Supplied text:
* Start *

# Itunes wont open



## homeofthejack (Oct 15, 2014)

So recently iTunes wont open. It shows running in task manager but does not load up. Every so often it opens but not often so it does work just not properly. I have been on google and everything seems to link you to a iTunes page and follow what it says and doesn't work. Part the problem it tells me to go to folders I don't even have on my computer. It is really starting to get on my nerves now. I have uninstalled it and refreshed laptop and followed all instructions I could find online and still no joy.


----------



## spunk.funk (May 13, 2010)

1) Hold down* SHIFT+CTRL *while double-clicking on the iTunes shortcut. This will start iTunes in "safe mode"(When the safe mode notification dialog box appears, click "Continue")
2) Choose "*Edit --> Preferences*..." from the menu bar, and then click on the "*Store*" icon at the top of the dialog box
3) Uncheck the three check boxes labeled "Show iTunes in the Cloud purchases", "Sync playback information across devices", and "Sync podcast subscriptions and settings". (On my computer, every checkbox on the "Store" page is unchecked at this point.)
4) Click the OK button to close the preferences dialog box, then close iTunes
5) Open iTunes normally


----------



## homeofthejack (Oct 15, 2014)

I shall try this next time. BBut iIthink iIwant the playback info on. SSorryaaboutweird ggramma my phone ddon'tllike this wsite


----------



## spunk.funk (May 13, 2010)

See if Safe Mode works for you


----------



## homeofthejack (Oct 15, 2014)

I just tried to do what you said. Because I am not signed in to a iTunes account them boxes are blanked out so I ant tick or untick them


----------



## homeofthejack (Oct 15, 2014)

also I think iTunes does open just takes it ages. But if I open it and wait it has opened just took a long time to do it and freezes a lot. I don't have the best laptop but I never had this problem before and it works fine with everything else


----------

* End *

Written task A: In the iTunes thread, which check boxes does the numbered reply say to uncheck? Give their labels.
Written task B: Rewrite the iTunes thread post that begins "So recently iTunes wont open" as a short bulleted list that keeps its main facts.

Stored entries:
* Start *

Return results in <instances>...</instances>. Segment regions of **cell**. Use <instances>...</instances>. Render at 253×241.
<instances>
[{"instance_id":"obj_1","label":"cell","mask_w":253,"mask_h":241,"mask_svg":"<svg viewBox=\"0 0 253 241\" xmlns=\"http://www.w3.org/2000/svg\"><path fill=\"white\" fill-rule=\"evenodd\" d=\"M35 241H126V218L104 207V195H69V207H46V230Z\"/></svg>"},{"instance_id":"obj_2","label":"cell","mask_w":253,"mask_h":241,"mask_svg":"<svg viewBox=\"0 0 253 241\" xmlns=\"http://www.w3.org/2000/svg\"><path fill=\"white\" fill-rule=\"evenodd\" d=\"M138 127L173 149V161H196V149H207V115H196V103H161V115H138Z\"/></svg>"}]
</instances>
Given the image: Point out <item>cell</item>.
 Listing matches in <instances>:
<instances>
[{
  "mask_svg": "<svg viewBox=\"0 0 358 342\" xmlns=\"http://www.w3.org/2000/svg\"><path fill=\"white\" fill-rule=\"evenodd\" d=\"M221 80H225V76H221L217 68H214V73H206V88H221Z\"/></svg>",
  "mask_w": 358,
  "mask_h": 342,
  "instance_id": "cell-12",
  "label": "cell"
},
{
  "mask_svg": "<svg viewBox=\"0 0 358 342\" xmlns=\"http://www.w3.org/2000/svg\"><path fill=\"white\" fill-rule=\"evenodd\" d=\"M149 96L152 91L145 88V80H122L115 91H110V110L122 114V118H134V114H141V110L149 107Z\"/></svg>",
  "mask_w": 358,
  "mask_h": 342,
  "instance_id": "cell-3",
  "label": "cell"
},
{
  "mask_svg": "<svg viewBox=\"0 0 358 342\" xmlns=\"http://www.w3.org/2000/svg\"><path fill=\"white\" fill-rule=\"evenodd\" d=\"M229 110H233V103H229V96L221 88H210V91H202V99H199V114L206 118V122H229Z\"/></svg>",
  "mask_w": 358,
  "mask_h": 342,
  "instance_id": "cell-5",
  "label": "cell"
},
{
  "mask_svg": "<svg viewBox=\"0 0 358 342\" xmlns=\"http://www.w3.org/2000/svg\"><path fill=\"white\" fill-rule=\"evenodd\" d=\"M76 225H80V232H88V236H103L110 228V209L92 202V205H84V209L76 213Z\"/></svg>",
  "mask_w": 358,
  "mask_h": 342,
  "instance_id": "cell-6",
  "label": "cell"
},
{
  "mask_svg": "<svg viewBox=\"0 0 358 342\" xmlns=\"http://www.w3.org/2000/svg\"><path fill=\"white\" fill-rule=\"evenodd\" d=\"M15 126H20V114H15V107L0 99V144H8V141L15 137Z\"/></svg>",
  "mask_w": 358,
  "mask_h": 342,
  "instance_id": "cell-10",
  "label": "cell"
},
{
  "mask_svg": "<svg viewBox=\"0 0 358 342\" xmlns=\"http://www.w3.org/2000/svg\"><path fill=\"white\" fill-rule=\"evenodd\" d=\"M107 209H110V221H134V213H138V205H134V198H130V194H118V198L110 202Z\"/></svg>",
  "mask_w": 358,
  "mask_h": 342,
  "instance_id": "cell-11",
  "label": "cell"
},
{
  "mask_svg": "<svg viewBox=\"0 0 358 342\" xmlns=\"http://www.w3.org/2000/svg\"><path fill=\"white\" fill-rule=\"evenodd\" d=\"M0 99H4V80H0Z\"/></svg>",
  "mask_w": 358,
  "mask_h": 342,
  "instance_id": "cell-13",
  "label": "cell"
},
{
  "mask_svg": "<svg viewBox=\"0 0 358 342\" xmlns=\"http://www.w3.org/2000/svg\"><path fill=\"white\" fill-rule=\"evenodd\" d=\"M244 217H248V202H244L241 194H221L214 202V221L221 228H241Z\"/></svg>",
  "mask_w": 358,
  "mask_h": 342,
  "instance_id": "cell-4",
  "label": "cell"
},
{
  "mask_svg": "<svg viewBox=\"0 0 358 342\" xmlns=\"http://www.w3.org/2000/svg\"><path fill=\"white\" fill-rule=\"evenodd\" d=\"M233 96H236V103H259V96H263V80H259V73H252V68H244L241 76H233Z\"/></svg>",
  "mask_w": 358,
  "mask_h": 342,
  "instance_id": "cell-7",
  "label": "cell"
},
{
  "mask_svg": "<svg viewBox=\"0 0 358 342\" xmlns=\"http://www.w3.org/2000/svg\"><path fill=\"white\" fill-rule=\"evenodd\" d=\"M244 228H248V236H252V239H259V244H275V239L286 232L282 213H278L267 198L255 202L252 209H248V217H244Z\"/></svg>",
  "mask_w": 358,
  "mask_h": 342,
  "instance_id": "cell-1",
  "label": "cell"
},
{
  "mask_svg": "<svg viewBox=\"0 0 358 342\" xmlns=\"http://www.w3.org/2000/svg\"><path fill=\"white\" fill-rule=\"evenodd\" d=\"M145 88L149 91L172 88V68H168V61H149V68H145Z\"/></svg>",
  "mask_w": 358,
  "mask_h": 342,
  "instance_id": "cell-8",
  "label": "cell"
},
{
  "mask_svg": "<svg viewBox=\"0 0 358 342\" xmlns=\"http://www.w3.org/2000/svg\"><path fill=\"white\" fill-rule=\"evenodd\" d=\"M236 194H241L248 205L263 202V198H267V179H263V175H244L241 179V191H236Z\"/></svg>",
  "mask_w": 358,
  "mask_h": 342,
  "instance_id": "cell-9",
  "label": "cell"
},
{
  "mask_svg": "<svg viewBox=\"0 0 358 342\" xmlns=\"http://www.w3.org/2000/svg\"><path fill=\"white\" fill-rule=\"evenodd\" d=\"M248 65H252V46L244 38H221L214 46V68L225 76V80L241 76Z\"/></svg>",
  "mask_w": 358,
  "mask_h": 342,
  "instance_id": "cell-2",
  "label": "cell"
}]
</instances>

* End *

Complete answer A:
- "Show iTunes in the Cloud purchases"
- "Sync playback information across devices"
- "Sync podcast subscriptions and settings"

Complete answer B:
- iTunes recently stopped opening.
- It shows as running in Task Manager but doesn't load.
- Now and then it opens, but not often.
- Online searches lead to an iTunes page whose steps don't work and point to folders that aren't on the computer.
- Uninstalling iTunes, refreshing the laptop and following every online instruction found haven't fixed it.